▶ **DIRECTIVE**:
Count the lines in the data that contain the string "than", treating uppercase and lowercase as different, and give only the number.

▶ **DATA SUPPLIED**:
---------------
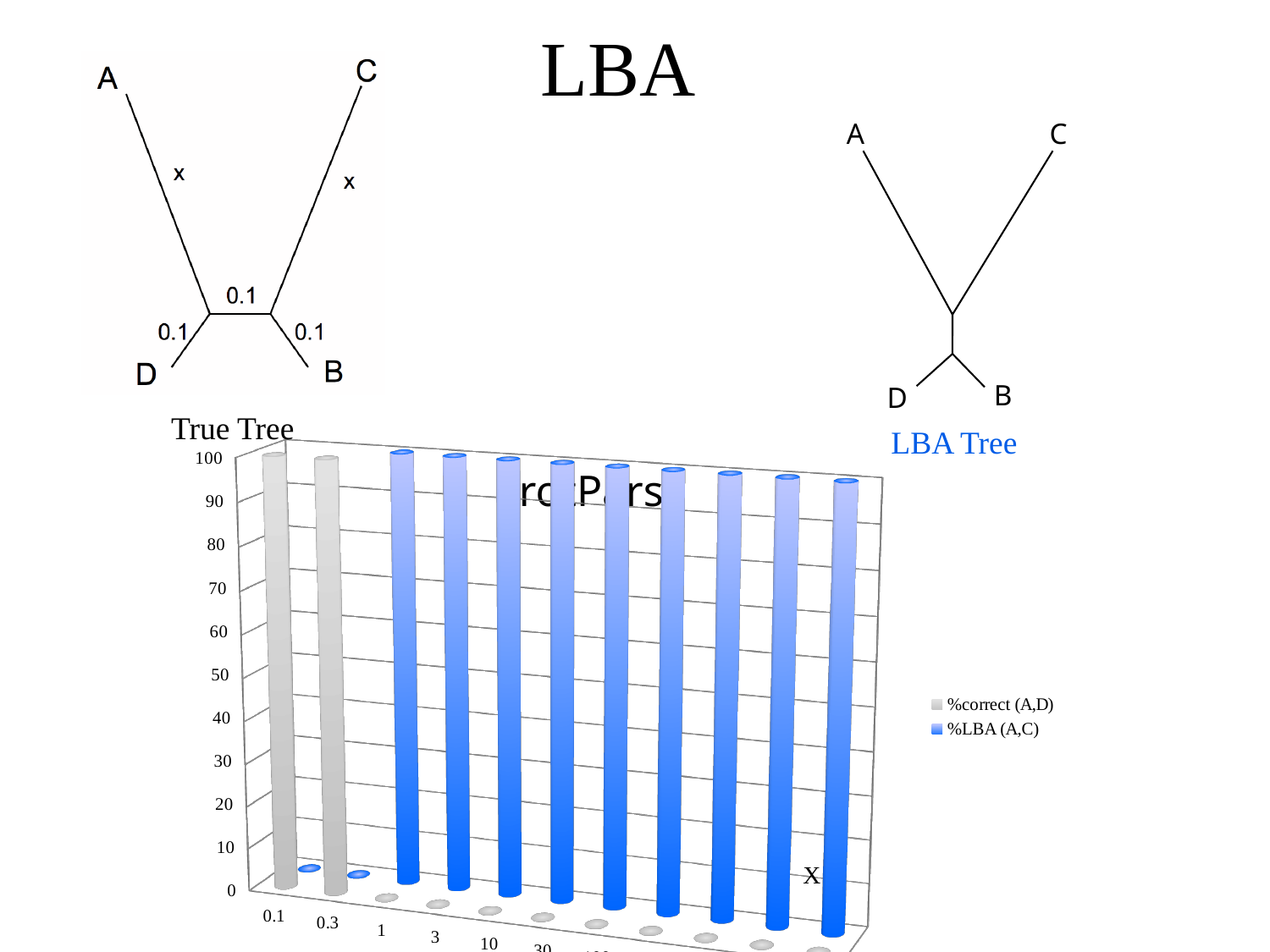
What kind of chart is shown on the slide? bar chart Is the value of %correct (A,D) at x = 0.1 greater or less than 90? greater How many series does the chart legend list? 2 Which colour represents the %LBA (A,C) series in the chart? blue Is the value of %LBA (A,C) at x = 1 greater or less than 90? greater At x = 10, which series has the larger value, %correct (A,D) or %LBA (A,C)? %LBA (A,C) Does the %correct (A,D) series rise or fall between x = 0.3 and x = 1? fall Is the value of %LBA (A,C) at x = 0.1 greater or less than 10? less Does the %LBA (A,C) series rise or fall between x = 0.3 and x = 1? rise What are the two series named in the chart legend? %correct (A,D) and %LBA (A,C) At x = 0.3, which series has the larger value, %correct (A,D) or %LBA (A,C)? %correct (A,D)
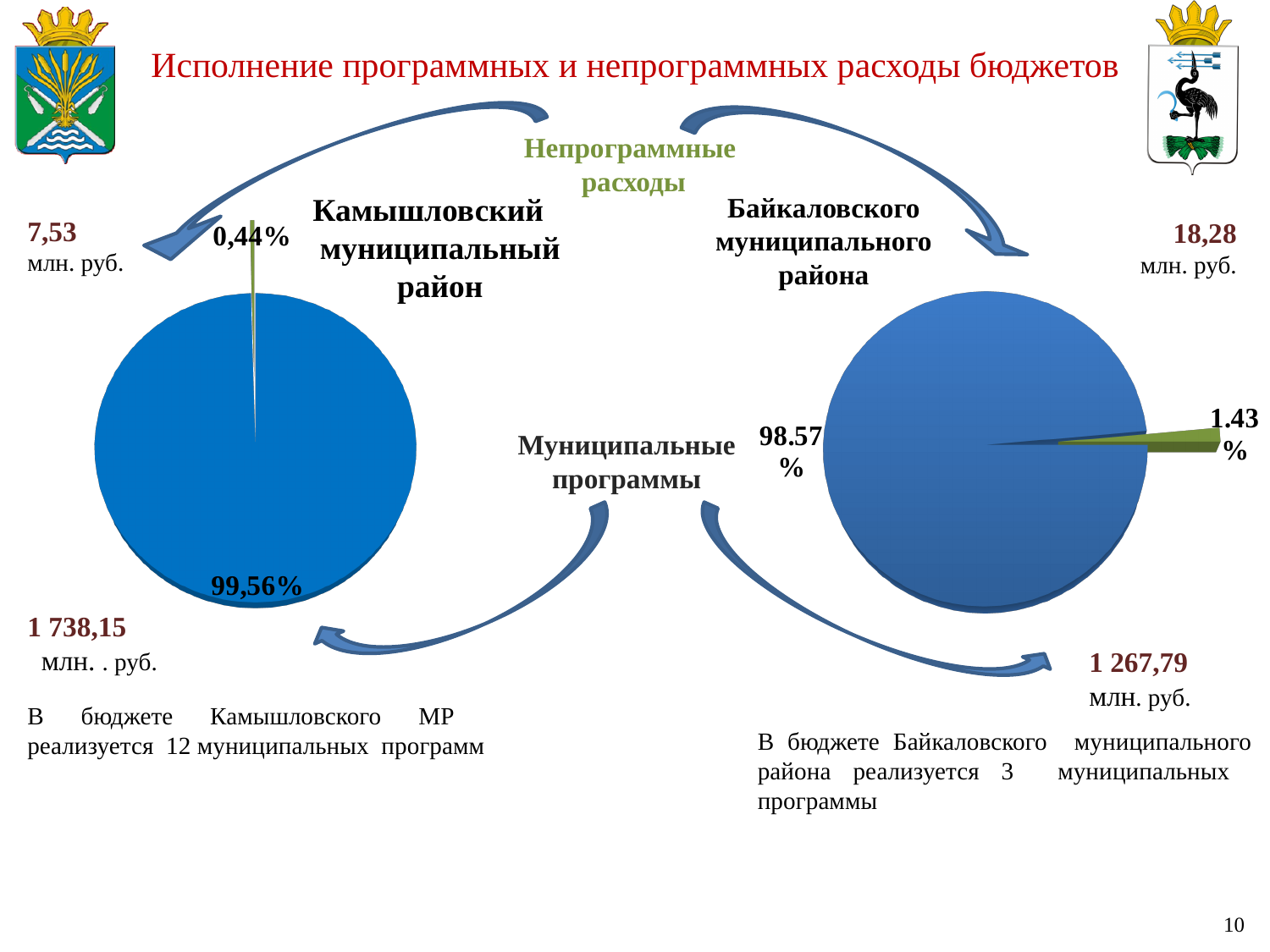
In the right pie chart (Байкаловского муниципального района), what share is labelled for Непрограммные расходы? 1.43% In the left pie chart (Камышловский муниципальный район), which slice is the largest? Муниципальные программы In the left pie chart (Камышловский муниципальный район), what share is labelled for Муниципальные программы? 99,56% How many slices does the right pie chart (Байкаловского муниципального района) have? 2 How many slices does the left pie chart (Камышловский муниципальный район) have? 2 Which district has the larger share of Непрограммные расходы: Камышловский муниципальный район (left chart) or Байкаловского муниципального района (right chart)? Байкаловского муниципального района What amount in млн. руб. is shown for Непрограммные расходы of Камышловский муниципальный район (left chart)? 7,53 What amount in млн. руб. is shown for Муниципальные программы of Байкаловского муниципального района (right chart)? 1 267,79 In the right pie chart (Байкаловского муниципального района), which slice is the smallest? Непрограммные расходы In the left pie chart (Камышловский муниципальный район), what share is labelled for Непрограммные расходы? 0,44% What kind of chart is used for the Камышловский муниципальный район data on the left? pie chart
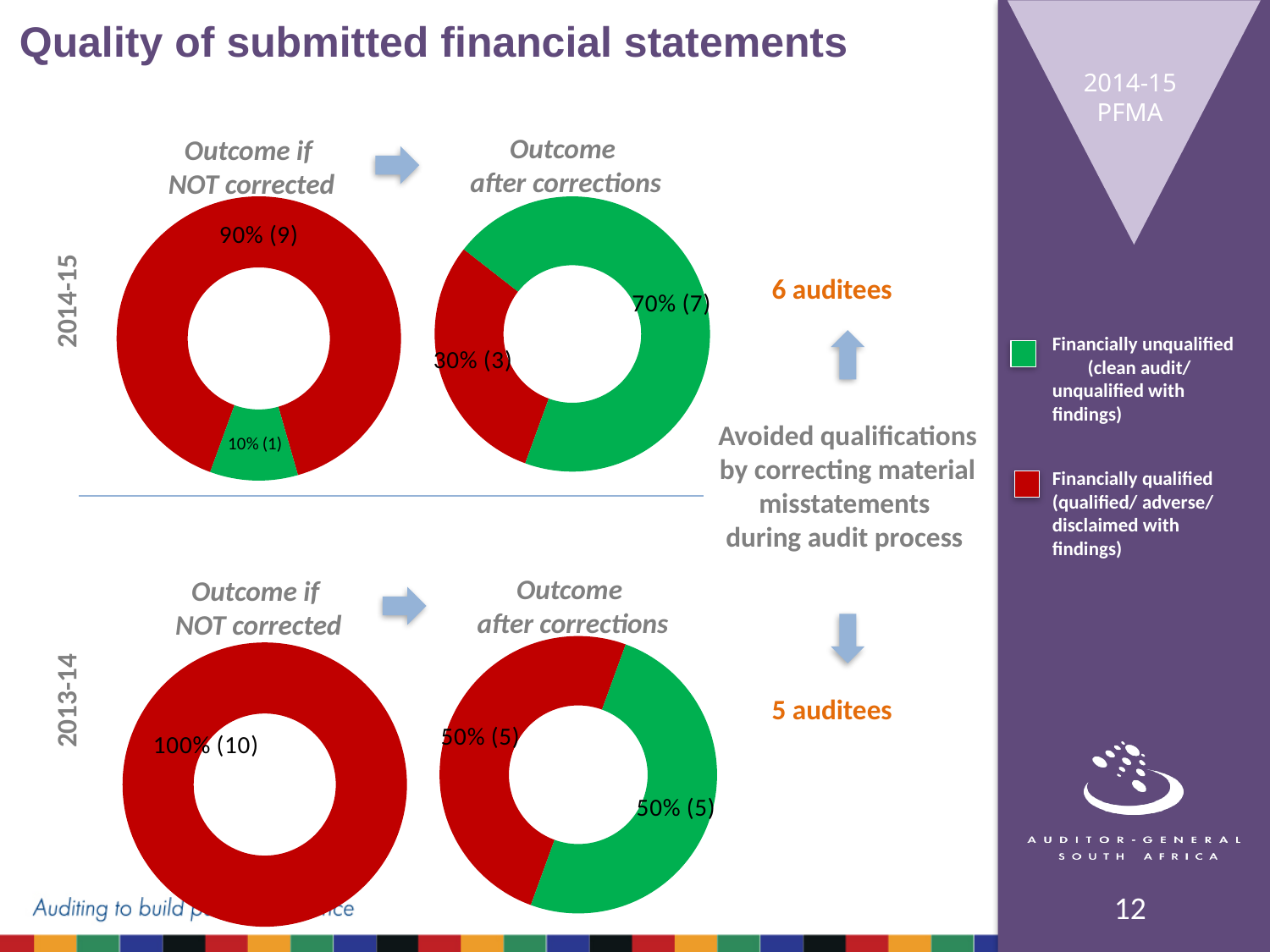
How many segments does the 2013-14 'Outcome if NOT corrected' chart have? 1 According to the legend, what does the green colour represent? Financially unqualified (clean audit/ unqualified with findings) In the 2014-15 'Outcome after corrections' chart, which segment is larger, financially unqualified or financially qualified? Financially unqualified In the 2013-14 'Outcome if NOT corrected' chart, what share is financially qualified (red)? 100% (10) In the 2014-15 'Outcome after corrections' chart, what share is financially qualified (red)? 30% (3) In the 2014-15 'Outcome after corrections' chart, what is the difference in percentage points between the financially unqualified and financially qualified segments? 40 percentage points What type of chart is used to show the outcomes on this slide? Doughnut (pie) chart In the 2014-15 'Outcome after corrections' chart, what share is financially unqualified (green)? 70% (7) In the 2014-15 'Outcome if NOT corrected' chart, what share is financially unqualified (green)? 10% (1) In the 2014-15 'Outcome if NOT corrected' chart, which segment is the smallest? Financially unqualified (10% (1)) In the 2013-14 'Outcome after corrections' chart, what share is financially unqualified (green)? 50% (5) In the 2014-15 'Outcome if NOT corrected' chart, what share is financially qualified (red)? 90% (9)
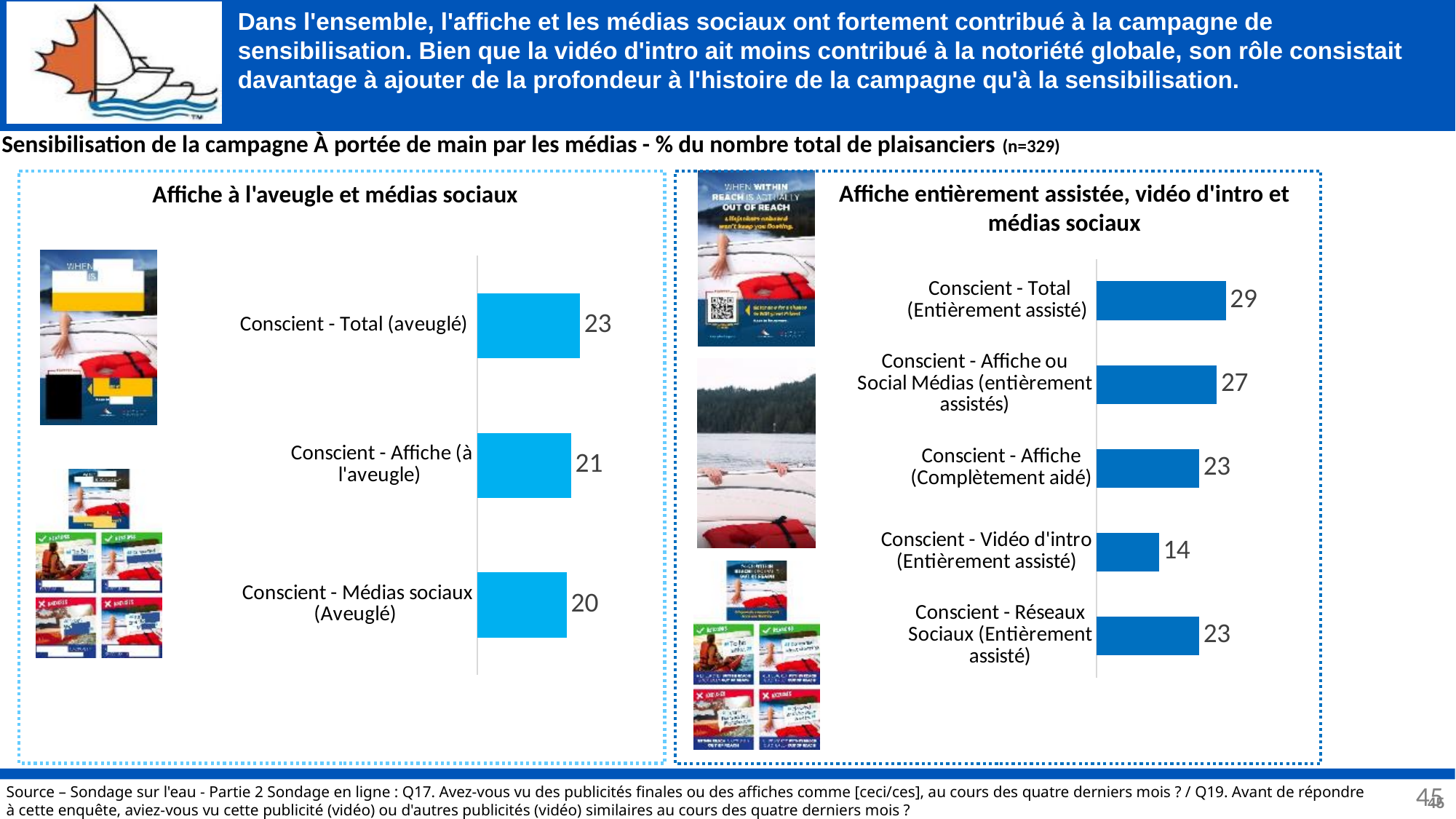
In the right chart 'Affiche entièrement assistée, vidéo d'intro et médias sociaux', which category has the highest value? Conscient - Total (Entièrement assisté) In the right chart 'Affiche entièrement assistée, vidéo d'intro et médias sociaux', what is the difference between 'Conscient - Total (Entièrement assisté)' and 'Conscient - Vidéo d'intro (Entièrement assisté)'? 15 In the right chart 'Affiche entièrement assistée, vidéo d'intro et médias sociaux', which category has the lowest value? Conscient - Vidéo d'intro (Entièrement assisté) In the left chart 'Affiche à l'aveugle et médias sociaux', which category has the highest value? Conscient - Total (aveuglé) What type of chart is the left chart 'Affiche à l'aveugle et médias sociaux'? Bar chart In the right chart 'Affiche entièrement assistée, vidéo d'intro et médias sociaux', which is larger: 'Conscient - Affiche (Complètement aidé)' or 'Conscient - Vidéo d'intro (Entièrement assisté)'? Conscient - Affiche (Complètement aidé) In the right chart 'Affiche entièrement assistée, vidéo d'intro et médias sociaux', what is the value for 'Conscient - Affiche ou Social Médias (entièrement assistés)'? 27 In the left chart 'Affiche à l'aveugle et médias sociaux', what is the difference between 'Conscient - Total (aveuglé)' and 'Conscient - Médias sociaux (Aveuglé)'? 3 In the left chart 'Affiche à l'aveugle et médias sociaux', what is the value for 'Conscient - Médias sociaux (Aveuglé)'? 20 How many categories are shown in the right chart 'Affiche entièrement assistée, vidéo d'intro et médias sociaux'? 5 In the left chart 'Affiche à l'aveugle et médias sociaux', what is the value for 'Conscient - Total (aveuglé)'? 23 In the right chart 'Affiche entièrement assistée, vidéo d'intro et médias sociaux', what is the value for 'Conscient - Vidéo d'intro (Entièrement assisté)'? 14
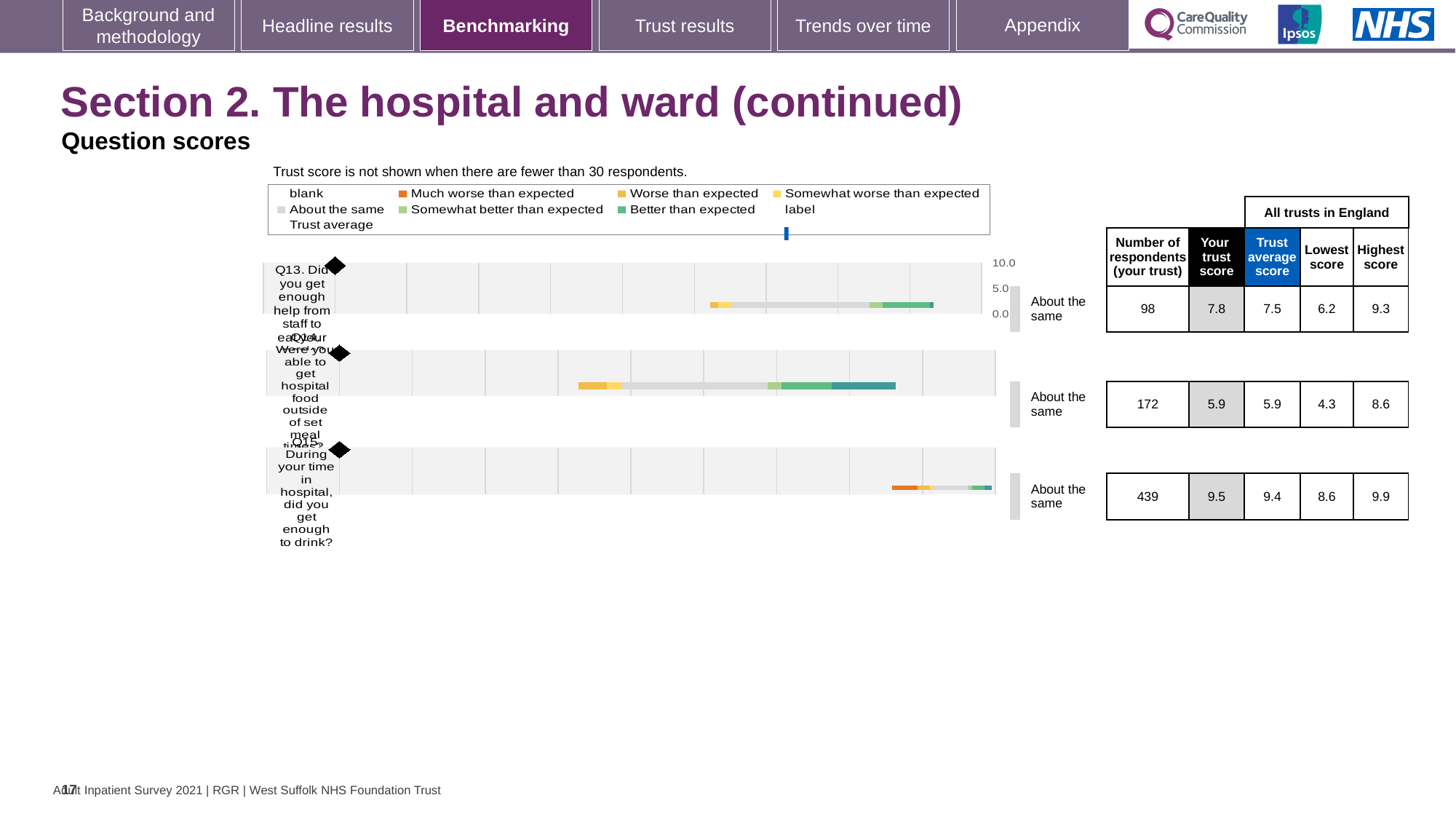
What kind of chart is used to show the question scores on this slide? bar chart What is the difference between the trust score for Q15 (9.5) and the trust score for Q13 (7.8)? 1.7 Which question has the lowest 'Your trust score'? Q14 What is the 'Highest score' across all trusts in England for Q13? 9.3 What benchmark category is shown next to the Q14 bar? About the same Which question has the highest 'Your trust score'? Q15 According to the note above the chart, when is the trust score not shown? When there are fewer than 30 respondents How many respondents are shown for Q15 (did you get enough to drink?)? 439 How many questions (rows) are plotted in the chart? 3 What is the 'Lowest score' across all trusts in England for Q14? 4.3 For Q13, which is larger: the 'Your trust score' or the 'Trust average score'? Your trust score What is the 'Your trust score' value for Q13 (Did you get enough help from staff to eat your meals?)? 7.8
---------------
▶ **ANSWER SECTION**:
2